Des exemptions de droits de douane dans le secteur de l’aéronautique et concernant certains dispositifs médicaux exportés outre-Atlantique ont déjà été confirmées, mais aucune pour l’heure vis-à-vis des vins et des spiritueux. La Fédération des exportateurs de vins et spiritueux (FEVS) estimait lundi que « la catastrophe [était] évitée » avec cet accord qui « évite l’application de droits de 30 % à compter du 1er août ».
« Cette réunion [à Bercy] nous a permis d’exprimer à un plus haut niveau nos demandes », a dit, à l’Agence France-Presse, le directeur général de la fédération des entreprises de beauté FEBEA (cosmétiques…), Emmanuel Guichard, alertant sur le risque d’« une perte de 300 millions d’euros » et de « 5 000 emplois directs et indirects » à cause de la taxation à 15 %.
Emmanuel Macron estime que l’UE n’a pas été assez « crainte »
Lors du conseil des ministres, Emmanuel Macron, qui ne cesse d’en appeler à une Europe « puissance », a déploré, mercredi, que l’Union européenne n’ait pas été plus offensive sur les droits de douane face à Donald Trump et a jugé qu’elle pouvait encore arracher des concessions.

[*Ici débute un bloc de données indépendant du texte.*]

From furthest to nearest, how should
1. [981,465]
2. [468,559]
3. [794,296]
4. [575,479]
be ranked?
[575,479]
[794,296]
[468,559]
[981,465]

« Pour être libres, il faut être craints. Nous n’avons pas été assez craints », a lancé le chef de l’Etat, après trois jours de silence sur l’accord commercial annoncé dimanche entre Bruxelles et Washington. « La France a toujours tenu une position de fermeté et d’exigence. Elle continuera de le faire. Ce n’est pas la fin de l’histoire et nous n’en resterons pas là », a-t-il renchéri en conseil des ministres. Le président français, qui plaidait de fait la fermeté face à la surenchère commerciale de Donald Trump, s’est retrouvé assez isolé sur la scène européenne.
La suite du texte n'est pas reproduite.